Automation ML pipeline with OpenShift AI

This learning exercise delves into the end-to-end process of building and managing Machine Learning (ML) pipelines using the OpenShift AI. Through a highly structured guide, developers and platform engineers are led through each step required to construct an efficient pipeline. Beginning with data acquisition, the pipeline navigates seamlessly through model training, performance evaluation, and culminates in the storage of the trained model in Amazon S3. Furthermore, the exercise empowers developers to automate pipeline runs, streamlining the entire ML workflow. 

Start your OpenShift AI

Prerequisites:

  1. Red Hat OpenShift cluster.
  2. Fundamentals of OpenShift AI learning exercise.
  3. Workbench: Real-time data collection and processing learning exercise
  4. AWS account

Step-by-step guide:

1. Configure the Data Science Pipeline server

As a data scientist, you can enhance your data science projects on OpenShift AI by building portable machine learning (ML) workflows with data science pipelines using runtime images or containers. This enables you to standardize and automate machine learning workflows, facilitating the development and deployment of your data science models.

To set up the OpenShift Pipeline server, follow these steps:

  1. Log in to the OpenShift AI dashboard.
  2. From the left menu, select "Pipelines" under "Data Science Pipelines".
  3. In the middle of the screen, click on "Configure pipeline server".
OpenShift AI Pipeline Server configuration page
Figure 1: Landing page of the Pipeline Server.

You will be directed to a form where you need to provide the credentials for AWS S3.

Note: Ensure that you have configured the workbench in the project, otherwise the pipeline configuration will fail.

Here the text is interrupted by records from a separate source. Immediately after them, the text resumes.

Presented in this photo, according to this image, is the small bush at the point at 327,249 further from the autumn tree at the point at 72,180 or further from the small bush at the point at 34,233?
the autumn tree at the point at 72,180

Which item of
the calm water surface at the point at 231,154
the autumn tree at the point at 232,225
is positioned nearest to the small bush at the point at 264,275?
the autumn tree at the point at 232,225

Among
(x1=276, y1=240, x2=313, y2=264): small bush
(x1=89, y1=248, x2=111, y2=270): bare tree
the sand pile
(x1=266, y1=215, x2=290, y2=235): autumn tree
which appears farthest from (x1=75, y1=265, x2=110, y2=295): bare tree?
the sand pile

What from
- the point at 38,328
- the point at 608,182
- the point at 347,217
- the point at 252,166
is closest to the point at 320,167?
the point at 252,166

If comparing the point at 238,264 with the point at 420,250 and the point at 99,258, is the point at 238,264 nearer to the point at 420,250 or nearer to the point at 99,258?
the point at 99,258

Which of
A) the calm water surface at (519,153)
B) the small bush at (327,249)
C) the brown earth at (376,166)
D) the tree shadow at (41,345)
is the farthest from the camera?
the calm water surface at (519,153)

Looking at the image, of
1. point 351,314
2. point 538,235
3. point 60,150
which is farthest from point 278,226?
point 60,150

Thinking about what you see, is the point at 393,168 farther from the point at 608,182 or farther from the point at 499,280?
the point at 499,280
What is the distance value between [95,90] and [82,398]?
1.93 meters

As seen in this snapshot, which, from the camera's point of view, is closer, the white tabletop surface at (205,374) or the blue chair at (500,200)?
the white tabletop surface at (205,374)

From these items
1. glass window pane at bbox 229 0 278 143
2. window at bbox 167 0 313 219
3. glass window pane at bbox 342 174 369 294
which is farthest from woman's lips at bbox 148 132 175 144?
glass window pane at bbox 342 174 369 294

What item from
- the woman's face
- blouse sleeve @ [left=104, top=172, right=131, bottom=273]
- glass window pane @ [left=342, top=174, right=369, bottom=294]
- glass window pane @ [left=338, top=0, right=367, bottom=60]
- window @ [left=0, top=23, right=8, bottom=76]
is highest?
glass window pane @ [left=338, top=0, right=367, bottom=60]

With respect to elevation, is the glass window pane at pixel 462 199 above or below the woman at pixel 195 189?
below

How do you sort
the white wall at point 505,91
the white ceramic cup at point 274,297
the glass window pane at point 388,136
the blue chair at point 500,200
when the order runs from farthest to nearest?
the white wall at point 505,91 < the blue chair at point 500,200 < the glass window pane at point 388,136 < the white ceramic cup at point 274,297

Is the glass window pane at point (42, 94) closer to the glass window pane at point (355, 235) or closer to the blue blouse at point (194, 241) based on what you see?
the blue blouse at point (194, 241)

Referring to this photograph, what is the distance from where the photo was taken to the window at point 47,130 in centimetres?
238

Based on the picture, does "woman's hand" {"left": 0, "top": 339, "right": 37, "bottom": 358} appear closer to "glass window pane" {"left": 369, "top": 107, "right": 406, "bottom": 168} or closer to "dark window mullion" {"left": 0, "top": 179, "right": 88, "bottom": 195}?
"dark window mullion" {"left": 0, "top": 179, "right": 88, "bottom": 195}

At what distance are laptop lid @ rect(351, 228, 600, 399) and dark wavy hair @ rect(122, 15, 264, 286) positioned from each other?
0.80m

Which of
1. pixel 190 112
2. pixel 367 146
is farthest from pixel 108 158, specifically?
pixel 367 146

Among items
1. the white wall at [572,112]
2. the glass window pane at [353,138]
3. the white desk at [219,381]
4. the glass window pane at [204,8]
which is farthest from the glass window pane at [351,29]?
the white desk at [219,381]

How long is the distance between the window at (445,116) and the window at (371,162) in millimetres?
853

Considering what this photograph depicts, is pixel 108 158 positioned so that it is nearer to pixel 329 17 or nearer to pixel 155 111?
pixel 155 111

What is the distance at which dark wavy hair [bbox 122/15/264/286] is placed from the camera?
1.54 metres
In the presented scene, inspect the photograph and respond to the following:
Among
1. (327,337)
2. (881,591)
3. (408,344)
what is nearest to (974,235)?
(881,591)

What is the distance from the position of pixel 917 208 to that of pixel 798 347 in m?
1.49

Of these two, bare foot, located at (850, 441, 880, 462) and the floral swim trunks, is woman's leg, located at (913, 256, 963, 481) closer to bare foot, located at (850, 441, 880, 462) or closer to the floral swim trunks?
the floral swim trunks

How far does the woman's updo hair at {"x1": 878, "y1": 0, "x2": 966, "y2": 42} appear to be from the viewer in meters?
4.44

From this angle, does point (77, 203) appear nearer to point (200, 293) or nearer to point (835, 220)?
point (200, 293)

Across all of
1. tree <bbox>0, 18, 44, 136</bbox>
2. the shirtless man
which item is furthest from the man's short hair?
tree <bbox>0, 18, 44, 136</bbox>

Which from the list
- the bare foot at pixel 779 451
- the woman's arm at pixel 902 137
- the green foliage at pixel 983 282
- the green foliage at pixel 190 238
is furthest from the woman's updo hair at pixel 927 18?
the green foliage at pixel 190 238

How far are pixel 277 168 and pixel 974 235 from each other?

  • Add your AWS access and secret keys.
  • Specify the endpoint of your AWS S3 bucket based on your region. You can check yours from here.
  • Define the region of your AWS S3 bucket.
  • Specify the name of your S3 bucket.
  • Click on "Configure pipeline server."
Filling details of AWS S3 for Pipeline Server
Figure 2: Adding S3 bucket details.

The pipeline server creation process may take some time, so please remain on the loading page of the OpenShift AI console.

Once the pipeline server is created, you will be directed to the next page, where you can upload or import the pipeline file. However, since we don't have one yet, we can proceed with pipeline creation. See Figure 3 below.

Upload/Import pipeline YAML file from this page
Figure 3: Pipeline Server successfully configured.

2. Set the Pipeline Runtime Image

Ensure that you have set up the workbench.  If not, refer to the previous learning exercise for guidance on creating it. Once the workbench is established, proceed with the following steps to create a pipeline.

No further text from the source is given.